Southern Rust Update in Nebraska
August 1, 2014
This week southern corn rust (Figure 1) was confirmed in Nemaha, Pawnee, and Richardson counties in southeast Nebraska and in Clay County in south central Nebraska. Last week it was confirmed in Otoe County. (See report in CropWatch.)
Historically, southern rust spread to new fields and areas of the state has taken from several days to weeks — with many areas not developing rust. Applications of systemic fungicides can provide protection for 21 to 28 days, so application timing becomes very important for optimizing the benefits of these products. Because we have many weeks of grain fill left in some fields, we recommend closely monitoring for this disease in fields and delaying fungicide application decisions until the threat of rust is imminent to take maximum advantage of the residual activity of these products.

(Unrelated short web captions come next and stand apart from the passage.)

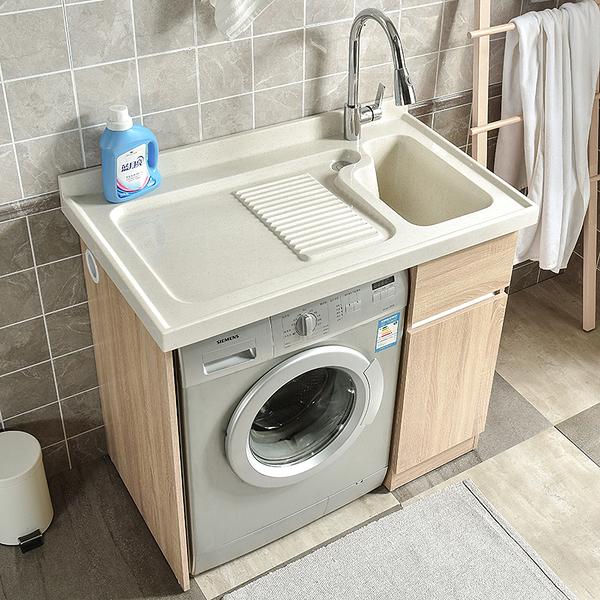 免漆實木 陽台洗衣機櫃 浴室櫃 組合帶搓衣板滾筒雙下水洗衣台一體盆 快速出貨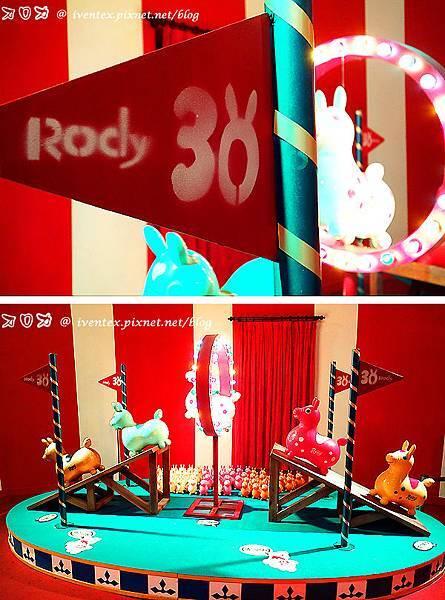 Rody Land跳跳馬30週年大展-38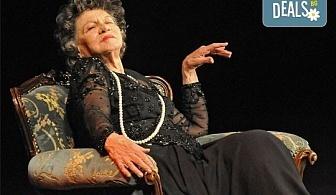 """Великолепната """"Госпожа Стихийно бедствие"""" гледайте на 17.12., от 18.30 ч, Театър """"Сълза и смях"""", 1 билет"""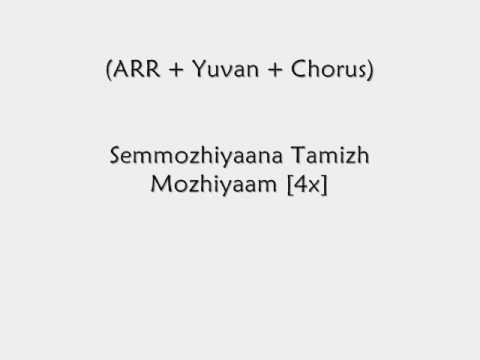 Semmozhiyaana Tamizh Mozhiyaam by AR Rahman-Lyrics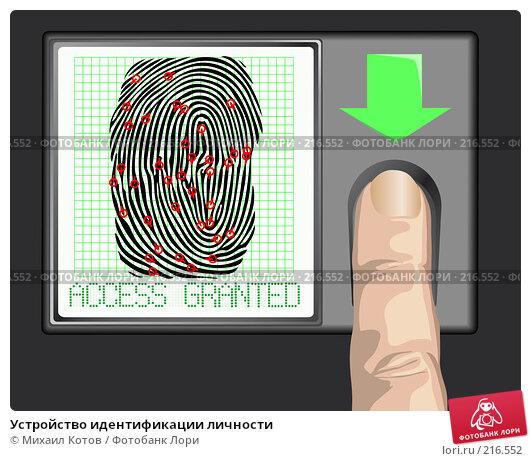 Устройство идентификации личности, иллюстрация № 216552 (c) Михаил Котов / Фотобанк Лори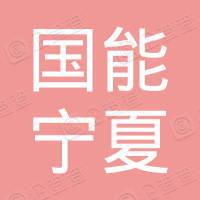 神华宁夏煤业集团红石湾煤矿有限责任公司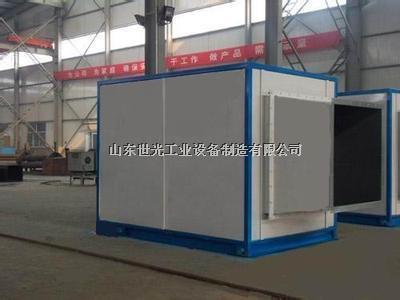 空气加热器-矿用工业暖风机组 2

We will continue to monitor the development of southern rust in Nebraska and report it by county on the IPM PIPE Southern Corn Rust monitoring website.
NOTE — Not all states participate in updating the maps on this website. Thus, the maps on the website may be incomplete or not be up-to-date, and so they should not be strictly relied upon for disease confirmation and incidence. Refer to the reports from local university plant pathologists, diagnostic laboratories and county Extension offices for the most recent information regarding southern rust distribution.
The characteristics used for differentiating between common rust and southern rust are described and illustrated in the NebGuide, Rust Diseases of Corn in Nebraska. The simplest and most reliable way to differentiate the diseases without a microscope is to examine both leaf surfaces for spore production. Southern rust spore production is usually limited to the upper leaf surface and tends to be tan/orange in color. However, in some cases this year, we have observed common rust symptoms that looked surprisingly similar to southern rust, making it difficult to differentiate them based on appearance.
The most reliable method for identifying corn rust diseases is based on examination of microscopic spore characteristics, which can be done quickly in the laboratory. If you need assistance with a diagnosis, submit samples to the UNL Plant and Pest Diagnostic Clinic.